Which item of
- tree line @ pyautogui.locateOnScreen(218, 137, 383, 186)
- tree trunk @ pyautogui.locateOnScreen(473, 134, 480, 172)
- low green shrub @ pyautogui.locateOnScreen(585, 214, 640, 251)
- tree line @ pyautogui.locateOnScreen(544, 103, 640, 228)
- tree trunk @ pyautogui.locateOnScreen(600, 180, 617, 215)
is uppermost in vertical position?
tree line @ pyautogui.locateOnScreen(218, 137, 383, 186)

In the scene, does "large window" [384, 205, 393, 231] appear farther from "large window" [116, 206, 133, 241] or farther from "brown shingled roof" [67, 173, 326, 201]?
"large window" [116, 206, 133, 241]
--------------------
### Task directions
Rewrite the material above with "tree trunk" changed to "tree stump" everywhere it appears, leaving everything else the same.

### Correct response
Which item of
- tree line @ pyautogui.locateOnScreen(218, 137, 383, 186)
- tree stump @ pyautogui.locateOnScreen(473, 134, 480, 172)
- low green shrub @ pyautogui.locateOnScreen(585, 214, 640, 251)
- tree line @ pyautogui.locateOnScreen(544, 103, 640, 228)
- tree stump @ pyautogui.locateOnScreen(600, 180, 617, 215)
is uppermost in vertical position?
tree line @ pyautogui.locateOnScreen(218, 137, 383, 186)

In the scene, does "large window" [384, 205, 393, 231] appear farther from "large window" [116, 206, 133, 241] or farther from "brown shingled roof" [67, 173, 326, 201]?
"large window" [116, 206, 133, 241]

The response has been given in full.